─── Record set

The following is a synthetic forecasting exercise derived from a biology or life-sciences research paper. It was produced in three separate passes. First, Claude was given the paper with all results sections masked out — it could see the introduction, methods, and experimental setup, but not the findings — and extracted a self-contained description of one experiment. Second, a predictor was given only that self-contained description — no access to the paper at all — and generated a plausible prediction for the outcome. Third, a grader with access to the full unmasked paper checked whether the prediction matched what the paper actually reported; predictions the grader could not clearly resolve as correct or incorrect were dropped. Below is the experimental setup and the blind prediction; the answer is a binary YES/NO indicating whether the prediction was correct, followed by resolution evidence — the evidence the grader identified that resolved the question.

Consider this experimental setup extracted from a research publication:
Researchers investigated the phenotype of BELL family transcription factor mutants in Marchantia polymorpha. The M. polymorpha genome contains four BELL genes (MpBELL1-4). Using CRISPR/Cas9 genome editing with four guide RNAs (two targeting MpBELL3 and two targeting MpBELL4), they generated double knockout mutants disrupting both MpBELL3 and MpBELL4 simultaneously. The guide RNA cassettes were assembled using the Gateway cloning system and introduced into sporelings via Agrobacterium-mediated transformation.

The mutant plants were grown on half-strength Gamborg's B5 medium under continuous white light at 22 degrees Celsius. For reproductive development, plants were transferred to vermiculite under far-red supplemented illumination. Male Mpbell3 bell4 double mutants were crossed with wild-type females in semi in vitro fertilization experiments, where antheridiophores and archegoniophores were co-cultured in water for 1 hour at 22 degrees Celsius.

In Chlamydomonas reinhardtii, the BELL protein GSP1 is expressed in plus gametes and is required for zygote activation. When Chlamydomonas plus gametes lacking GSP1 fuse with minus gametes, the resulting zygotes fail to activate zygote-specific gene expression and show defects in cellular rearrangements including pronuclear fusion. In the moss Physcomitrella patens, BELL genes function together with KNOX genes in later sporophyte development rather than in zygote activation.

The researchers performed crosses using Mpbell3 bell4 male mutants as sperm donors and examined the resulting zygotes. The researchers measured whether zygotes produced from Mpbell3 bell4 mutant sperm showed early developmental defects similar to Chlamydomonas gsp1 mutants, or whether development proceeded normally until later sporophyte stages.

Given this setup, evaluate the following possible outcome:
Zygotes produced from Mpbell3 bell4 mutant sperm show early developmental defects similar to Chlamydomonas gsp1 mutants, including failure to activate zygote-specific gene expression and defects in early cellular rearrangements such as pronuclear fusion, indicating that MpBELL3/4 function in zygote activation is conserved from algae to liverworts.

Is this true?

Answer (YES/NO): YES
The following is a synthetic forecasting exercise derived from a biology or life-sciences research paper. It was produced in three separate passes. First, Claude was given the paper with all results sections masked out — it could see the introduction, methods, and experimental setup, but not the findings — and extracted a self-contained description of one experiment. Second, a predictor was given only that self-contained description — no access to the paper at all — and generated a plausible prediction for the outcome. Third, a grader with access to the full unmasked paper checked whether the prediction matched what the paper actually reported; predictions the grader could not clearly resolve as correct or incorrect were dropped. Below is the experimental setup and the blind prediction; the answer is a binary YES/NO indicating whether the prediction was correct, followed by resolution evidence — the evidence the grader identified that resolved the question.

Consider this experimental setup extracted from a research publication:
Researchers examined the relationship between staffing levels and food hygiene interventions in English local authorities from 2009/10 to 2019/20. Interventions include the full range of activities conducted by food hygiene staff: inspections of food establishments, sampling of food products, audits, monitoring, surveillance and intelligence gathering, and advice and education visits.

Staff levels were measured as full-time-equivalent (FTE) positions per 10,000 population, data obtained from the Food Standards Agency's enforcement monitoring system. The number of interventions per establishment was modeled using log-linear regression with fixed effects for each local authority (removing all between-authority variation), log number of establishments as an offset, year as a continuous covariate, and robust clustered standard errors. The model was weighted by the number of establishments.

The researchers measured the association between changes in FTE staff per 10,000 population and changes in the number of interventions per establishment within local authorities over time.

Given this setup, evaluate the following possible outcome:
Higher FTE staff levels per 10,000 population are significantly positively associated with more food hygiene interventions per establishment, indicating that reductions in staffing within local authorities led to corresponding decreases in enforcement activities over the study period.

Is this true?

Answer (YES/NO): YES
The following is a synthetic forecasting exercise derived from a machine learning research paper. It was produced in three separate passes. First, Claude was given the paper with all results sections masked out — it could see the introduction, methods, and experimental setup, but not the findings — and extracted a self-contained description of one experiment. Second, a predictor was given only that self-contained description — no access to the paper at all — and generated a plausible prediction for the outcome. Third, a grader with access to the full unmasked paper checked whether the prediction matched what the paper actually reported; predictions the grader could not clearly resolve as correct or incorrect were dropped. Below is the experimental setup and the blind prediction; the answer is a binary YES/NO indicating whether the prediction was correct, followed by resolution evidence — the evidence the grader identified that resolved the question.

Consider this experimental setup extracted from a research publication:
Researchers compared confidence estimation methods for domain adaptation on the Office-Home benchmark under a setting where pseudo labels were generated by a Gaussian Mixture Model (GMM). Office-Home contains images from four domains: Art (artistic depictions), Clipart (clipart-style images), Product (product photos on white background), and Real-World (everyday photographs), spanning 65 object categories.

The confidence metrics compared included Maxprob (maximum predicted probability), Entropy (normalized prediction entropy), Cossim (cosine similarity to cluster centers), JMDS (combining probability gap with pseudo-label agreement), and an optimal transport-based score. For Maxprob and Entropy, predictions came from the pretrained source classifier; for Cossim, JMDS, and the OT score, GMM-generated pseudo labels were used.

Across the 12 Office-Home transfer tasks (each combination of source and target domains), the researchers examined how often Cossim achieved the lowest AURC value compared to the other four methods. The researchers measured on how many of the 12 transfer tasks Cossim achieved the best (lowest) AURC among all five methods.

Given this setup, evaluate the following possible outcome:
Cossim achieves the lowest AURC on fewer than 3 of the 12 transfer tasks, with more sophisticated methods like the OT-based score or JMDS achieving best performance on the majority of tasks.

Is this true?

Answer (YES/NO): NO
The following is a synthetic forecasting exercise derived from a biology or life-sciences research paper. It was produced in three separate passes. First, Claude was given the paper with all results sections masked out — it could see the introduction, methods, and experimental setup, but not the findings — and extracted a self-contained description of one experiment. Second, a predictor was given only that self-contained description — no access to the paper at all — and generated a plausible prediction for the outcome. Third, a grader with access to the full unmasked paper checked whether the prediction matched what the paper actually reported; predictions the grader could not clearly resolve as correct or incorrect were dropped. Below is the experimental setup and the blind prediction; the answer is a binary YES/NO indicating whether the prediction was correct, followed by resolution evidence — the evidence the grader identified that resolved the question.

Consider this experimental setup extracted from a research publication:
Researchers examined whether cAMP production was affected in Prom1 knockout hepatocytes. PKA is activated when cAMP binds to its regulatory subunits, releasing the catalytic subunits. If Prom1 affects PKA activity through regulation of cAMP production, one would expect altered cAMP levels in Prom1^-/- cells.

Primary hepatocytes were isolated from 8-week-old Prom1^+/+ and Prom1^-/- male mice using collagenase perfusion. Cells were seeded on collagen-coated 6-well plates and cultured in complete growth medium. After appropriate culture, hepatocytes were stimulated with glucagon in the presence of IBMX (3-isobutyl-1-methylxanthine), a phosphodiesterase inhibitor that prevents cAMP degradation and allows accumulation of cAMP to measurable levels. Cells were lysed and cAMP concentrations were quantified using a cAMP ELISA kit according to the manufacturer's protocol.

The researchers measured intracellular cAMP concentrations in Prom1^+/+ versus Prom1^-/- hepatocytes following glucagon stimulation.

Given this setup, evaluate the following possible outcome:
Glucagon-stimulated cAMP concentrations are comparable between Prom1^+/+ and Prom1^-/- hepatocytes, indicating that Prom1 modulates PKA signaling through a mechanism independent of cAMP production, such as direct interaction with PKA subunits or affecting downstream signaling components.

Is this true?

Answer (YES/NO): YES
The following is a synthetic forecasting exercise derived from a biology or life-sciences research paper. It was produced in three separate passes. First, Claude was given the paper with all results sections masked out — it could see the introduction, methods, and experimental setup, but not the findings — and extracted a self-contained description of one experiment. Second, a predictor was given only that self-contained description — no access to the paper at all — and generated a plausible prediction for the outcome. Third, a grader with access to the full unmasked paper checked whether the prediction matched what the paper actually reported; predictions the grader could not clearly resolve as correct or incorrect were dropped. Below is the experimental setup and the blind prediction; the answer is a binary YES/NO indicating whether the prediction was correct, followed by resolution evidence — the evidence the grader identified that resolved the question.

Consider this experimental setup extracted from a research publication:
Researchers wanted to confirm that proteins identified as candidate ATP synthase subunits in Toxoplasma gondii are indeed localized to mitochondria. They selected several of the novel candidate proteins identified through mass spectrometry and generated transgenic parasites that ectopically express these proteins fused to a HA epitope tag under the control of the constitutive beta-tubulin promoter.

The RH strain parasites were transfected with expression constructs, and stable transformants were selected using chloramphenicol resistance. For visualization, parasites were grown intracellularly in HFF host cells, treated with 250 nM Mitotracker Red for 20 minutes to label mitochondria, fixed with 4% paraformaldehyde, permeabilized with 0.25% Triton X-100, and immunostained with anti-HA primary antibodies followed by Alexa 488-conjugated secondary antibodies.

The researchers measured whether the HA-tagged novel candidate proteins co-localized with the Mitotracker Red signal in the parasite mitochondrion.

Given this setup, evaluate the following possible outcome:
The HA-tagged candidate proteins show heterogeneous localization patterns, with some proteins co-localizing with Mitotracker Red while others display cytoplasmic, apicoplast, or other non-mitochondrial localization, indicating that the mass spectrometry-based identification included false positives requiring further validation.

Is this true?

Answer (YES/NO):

──────

**Your goal:** Only the count belongs in your answer, so please work out how many lines of the data contain "time".

**Answer box:** 2